[Information provided]
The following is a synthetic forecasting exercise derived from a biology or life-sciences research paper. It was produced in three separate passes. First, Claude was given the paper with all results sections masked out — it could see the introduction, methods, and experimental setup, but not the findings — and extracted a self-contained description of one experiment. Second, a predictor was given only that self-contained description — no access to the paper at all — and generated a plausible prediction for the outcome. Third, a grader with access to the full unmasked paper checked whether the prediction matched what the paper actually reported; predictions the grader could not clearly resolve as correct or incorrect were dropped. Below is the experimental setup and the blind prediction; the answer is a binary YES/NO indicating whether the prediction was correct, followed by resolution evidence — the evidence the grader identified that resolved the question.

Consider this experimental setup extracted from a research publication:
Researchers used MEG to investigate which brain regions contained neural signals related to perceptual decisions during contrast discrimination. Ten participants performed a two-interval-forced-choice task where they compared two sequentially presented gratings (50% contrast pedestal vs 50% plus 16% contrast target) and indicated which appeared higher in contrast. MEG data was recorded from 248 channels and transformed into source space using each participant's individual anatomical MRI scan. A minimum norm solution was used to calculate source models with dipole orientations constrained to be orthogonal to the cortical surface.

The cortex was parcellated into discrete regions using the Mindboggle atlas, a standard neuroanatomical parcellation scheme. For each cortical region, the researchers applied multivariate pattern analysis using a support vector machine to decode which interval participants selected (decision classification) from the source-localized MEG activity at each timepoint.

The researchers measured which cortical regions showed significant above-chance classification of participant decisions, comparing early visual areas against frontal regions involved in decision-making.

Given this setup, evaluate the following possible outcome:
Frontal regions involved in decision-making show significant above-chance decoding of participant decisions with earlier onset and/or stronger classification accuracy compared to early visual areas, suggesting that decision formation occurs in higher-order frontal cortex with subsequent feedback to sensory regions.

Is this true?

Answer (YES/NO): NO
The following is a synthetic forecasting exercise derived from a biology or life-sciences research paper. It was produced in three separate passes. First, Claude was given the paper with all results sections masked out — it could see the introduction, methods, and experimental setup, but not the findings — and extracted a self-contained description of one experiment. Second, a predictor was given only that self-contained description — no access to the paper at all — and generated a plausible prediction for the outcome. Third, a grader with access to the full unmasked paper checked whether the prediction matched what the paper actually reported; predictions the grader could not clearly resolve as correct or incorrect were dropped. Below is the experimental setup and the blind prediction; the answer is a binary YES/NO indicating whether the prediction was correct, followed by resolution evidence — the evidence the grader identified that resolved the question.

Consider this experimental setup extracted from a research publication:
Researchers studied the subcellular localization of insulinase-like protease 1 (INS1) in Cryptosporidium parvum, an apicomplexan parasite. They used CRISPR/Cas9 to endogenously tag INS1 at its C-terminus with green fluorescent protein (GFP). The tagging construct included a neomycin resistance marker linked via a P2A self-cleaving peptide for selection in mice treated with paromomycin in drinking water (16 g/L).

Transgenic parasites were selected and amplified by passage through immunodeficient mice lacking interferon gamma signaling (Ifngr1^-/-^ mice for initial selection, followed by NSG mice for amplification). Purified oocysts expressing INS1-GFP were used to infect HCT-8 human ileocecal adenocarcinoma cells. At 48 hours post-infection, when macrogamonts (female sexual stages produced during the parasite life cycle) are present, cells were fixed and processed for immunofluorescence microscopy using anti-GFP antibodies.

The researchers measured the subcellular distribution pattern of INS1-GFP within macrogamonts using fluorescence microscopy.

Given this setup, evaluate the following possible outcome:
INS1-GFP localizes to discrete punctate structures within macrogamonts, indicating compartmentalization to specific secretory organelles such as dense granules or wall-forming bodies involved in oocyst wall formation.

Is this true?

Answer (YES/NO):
[/Information provided]
» **Directions for this task**: Restate the records word for word, leaving nothing out.

» **Reply**:
The following is a synthetic forecasting exercise derived from a biology or life-sciences research paper. It was produced in three separate passes. First, Claude was given the paper with all results sections masked out — it could see the introduction, methods, and experimental setup, but not the findings — and extracted a self-contained description of one experiment. Second, a predictor was given only that self-contained description — no access to the paper at all — and generated a plausible prediction for the outcome. Third, a grader with access to the full unmasked paper checked whether the prediction matched what the paper actually reported; predictions the grader could not clearly resolve as correct or incorrect were dropped. Below is the experimental setup and the blind prediction; the answer is a binary YES/NO indicating whether the prediction was correct, followed by resolution evidence — the evidence the grader identified that resolved the question.

Consider this experimental setup extracted from a research publication:
Researchers used MEG to investigate which brain regions contained neural signals related to perceptual decisions during contrast discrimination. Ten participants performed a two-interval-forced-choice task where they compared two sequentially presented gratings (50% contrast pedestal vs 50% plus 16% contrast target) and indicated which appeared higher in contrast. MEG data was recorded from 248 channels and transformed into source space using each participant's individual anatomical MRI scan. A minimum norm solution was used to calculate source models with dipole orientations constrained to be orthogonal to the cortical surface.

The cortex was parcellated into discrete regions using the Mindboggle atlas, a standard neuroanatomical parcellation scheme. For each cortical region, the researchers applied multivariate pattern analysis using a support vector machine to decode which interval participants selected (decision classification) from the source-localized MEG activity at each timepoint.

The researchers measured which cortical regions showed significant above-chance classification of participant decisions, comparing early visual areas against frontal regions involved in decision-making.

Given this setup, evaluate the following possible outcome:
Frontal regions involved in decision-making show significant above-chance decoding of participant decisions with earlier onset and/or stronger classification accuracy compared to early visual areas, suggesting that decision formation occurs in higher-order frontal cortex with subsequent feedback to sensory regions.

Is this true?

Answer (YES/NO): NO
The following is a synthetic forecasting exercise derived from a biology or life-sciences research paper. It was produced in three separate passes. First, Claude was given the paper with all results sections masked out — it could see the introduction, methods, and experimental setup, but not the findings — and extracted a self-contained description of one experiment. Second, a predictor was given only that self-contained description — no access to the paper at all — and generated a plausible prediction for the outcome. Third, a grader with access to the full unmasked paper checked whether the prediction matched what the paper actually reported; predictions the grader could not clearly resolve as correct or incorrect were dropped. Below is the experimental setup and the blind prediction; the answer is a binary YES/NO indicating whether the prediction was correct, followed by resolution evidence — the evidence the grader identified that resolved the question.

Consider this experimental setup extracted from a research publication:
Researchers studied the subcellular localization of insulinase-like protease 1 (INS1) in Cryptosporidium parvum, an apicomplexan parasite. They used CRISPR/Cas9 to endogenously tag INS1 at its C-terminus with green fluorescent protein (GFP). The tagging construct included a neomycin resistance marker linked via a P2A self-cleaving peptide for selection in mice treated with paromomycin in drinking water (16 g/L).

Transgenic parasites were selected and amplified by passage through immunodeficient mice lacking interferon gamma signaling (Ifngr1^-/-^ mice for initial selection, followed by NSG mice for amplification). Purified oocysts expressing INS1-GFP were used to infect HCT-8 human ileocecal adenocarcinoma cells. At 48 hours post-infection, when macrogamonts (female sexual stages produced during the parasite life cycle) are present, cells were fixed and processed for immunofluorescence microscopy using anti-GFP antibodies.

The researchers measured the subcellular distribution pattern of INS1-GFP within macrogamonts using fluorescence microscopy.

Given this setup, evaluate the following possible outcome:
INS1-GFP localizes to discrete punctate structures within macrogamonts, indicating compartmentalization to specific secretory organelles such as dense granules or wall-forming bodies involved in oocyst wall formation.

Is this true?

Answer (YES/NO):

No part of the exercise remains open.